The administration’s move was described in a letter yesterday from the Treasury Department to Senator Orrin Hatch of Utah, the top Republican on the Senate Finance Committee. Hatch, who released a copy of the letter, had sought information from the agency on whether workers who get health insurance from an employer would qualify for the break.
“An individual who is sponsored by an eligible employer-sponsored plan would not be eligible to receive a premium credit,” according to the letter, signed by Alastair M. Fitzpayne, assistant Treasury secretary for legislative affairs. That conclusion applies to whether a worker is covered by “a single-employer plan or a multiemployer plan.”
Labor unions were among the strongest proponents of the health-care law when it was being debated by Congress, and the Obama administration is trying to maintain their support as it rolls out new insurance programs this fall.
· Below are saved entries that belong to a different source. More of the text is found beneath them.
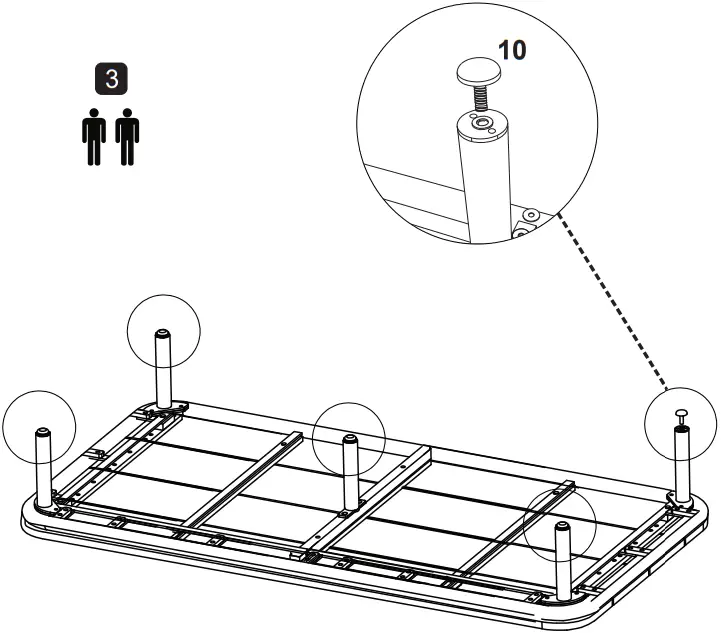 3

10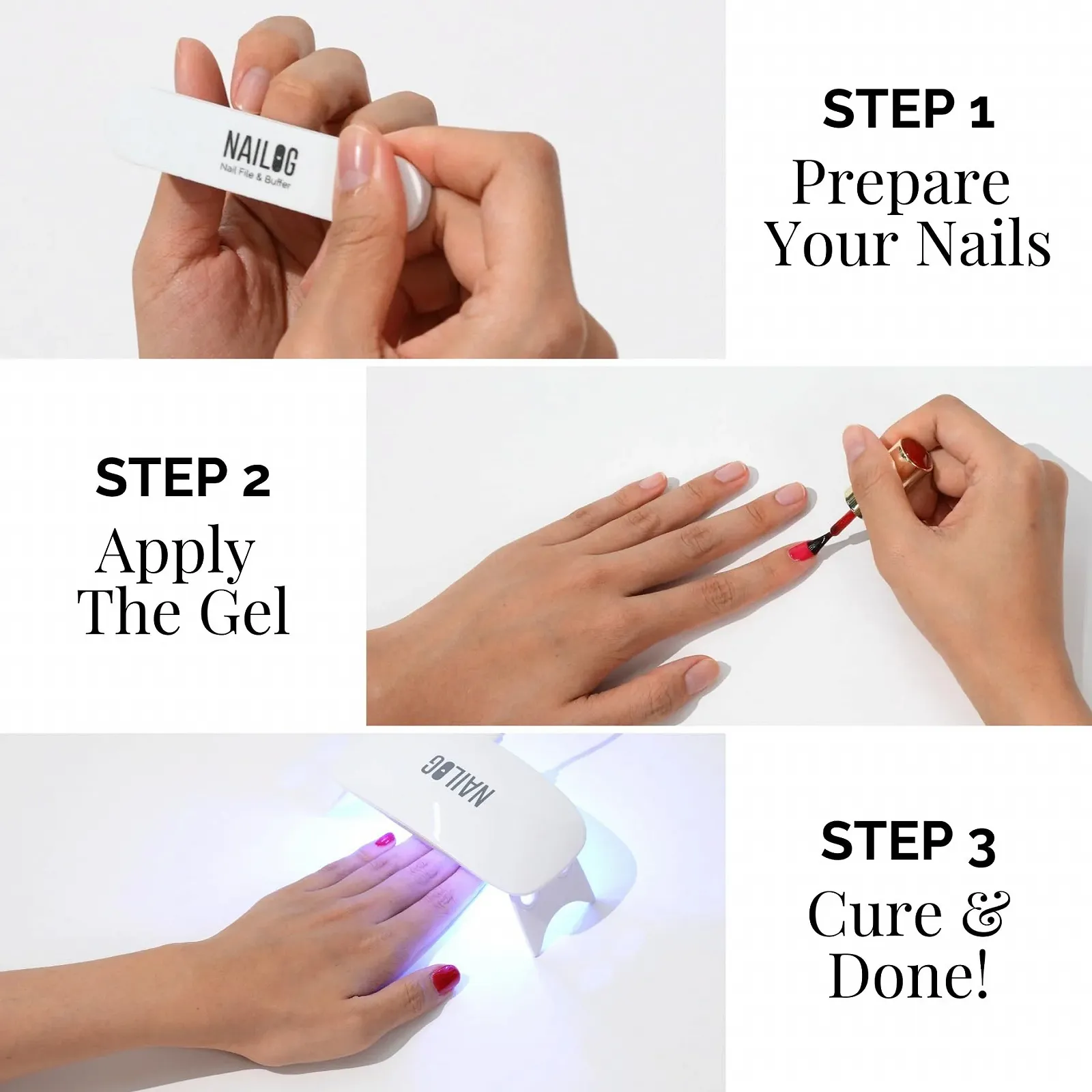 NAILOG
Nail File & Buffer

STEP 1
Prepare Your Nails

STEP 2
Apply The Gel

NAILOG

STEP 3
Cure & Done!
Before the letter to Hatch was made public, Obama met yesterday at the White House with union leaders including AFL-CIO President Richard Trumka. On Sept. 11, at the end of its quadrennial convention in Los Angeles, Trumka’s group approved a resolution urging changes to the health law
Besides its request on the premium tax credit, the AFL-CIO expressed opposition to the law’s requirement that health plans, including those of unions, pay a reinsurance fee of about $63 per member next year to the government. The resolution also urged expanding health care under the law to more employers, such as construction companies with five or more employees.
Republicans have vowed to block the union-backed changes, making it unlikely they could get through Congress. Hatch released the Treasury Department letter late yesterday jointly with Representative Dave Camp, a Michigan Republican who is chairman of the tax-writing House Ways and Means Committee.
“There has been far too much special treatment for politically favored friends of Obamacare,” Hatch and Camp said in a statement accompanying the letter. “But when it comes to employers and taxpayers picking up the health care tab for labor unions -- it appears that is a price that is simply too high.”
The AFL-CIO, a federation of 57 labor unions with 12 million members, supported the law when it was passed. This week, two top Obama administration officials, White House senior adviser Valerie Jarrett and Labor Secretary Thomas Perez, were in Los Angeles to reassure union officials that the White House was open to weighing changes.
As written, the health law “can have a devastating impact on our ability to provide health insurance,” Terry O’Sullivan, general president of the Laborer’s International Union of North America, said at the AFL-CIO convention.
The 2010 law established public exchanges, through which individuals can buy insurance, which are set to open Oct. 1. Under the law, low- to moderate-income workers who buy insurance through the exchanges would qualify for a tax credit. The average subsidy per eligible enrollee buying insurance through the exchanges is projected to be $5,300 in 2014, according to the nonpartisan Congressional Budget Office.
Without the subsidies, some employers may stop offering group plans that many union members are currently enrolled in, according to Timothy Jost, a professor at Washington and Lee University School of Law in Lexington, Virginia. That will force those employees into the exchanges, which may cost more than their current health plans.
Republicans will use labor opposition to the law to continue their attacks, Jost said. Unions, which represented 11.3 percent of workers in 2012, helped Obama’s campaign in 2008 and 2012 by getting Democratic voters out to the polls.